* [Selected extract]

╔══

We should stick with standard terminology but make sure the differences are
well explained. That's necessary because other platforms use the same words
with different meaning, compare Storm, Spark Streaming and Flink.

Take "exactly once" as example. Elsewhere you will find it claimed when it
really is "at least once". Events are replayed and computation repeated.
When all operations in the overall system are idempotent, then it is
possible to avoid effects such as double counting, duplicate web service
calls or rows in the database etc. Hence, the engine cannot claim to
support "exactly once", this is only valid when operators used in the
application collectively support it.

In Apex, the engine provides the hooks (endWindow, committed) to achieve
idempotency in operators that have an effect on external systems. There are
several implementations of operators that can be used with at-least-once
processing mode that will deliver "exactly-once" for the application when
all operations in the DAG are idempotent.

╚══

* [Work to be completed]
List every stream processing platform named in the passage on exactly-once processing. The data that comes next has no connection to the passage on exactly-once processing.

* [Given data]
╔══

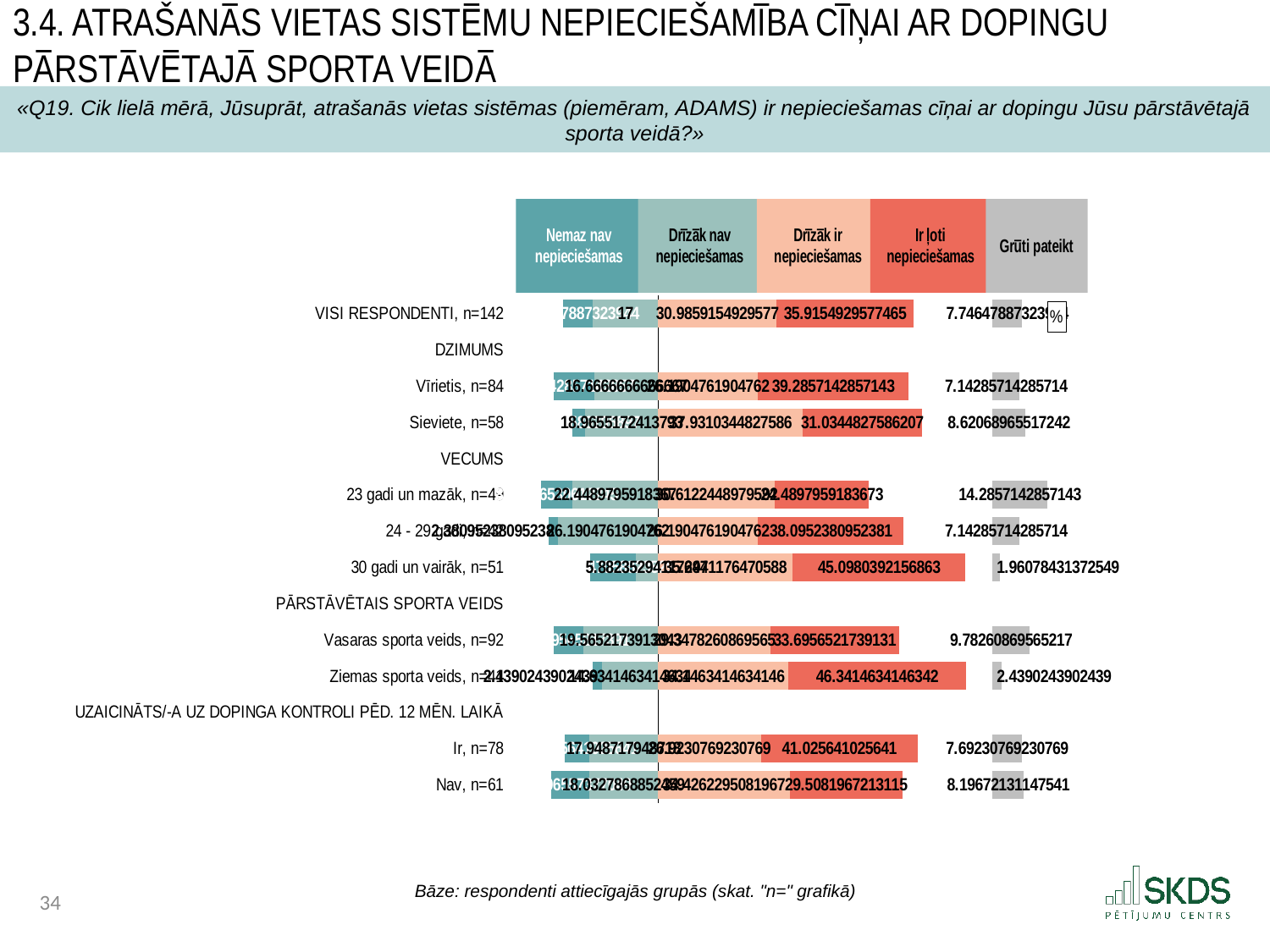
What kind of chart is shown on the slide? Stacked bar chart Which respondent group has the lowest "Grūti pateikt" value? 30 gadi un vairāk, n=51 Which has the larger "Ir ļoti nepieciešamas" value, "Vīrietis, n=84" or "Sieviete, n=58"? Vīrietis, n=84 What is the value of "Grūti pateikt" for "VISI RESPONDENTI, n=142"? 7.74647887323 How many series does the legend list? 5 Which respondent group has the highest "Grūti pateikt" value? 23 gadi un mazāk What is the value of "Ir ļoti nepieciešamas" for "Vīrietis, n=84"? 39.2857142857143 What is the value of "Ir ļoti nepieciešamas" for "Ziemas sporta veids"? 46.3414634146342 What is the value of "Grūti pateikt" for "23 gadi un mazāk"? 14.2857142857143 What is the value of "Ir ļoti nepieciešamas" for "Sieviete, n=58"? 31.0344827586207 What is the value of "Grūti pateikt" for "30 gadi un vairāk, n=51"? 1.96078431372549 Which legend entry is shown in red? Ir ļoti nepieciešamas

╚══

* [Exercise response]
Storm, Spark Streaming, Flink, Apex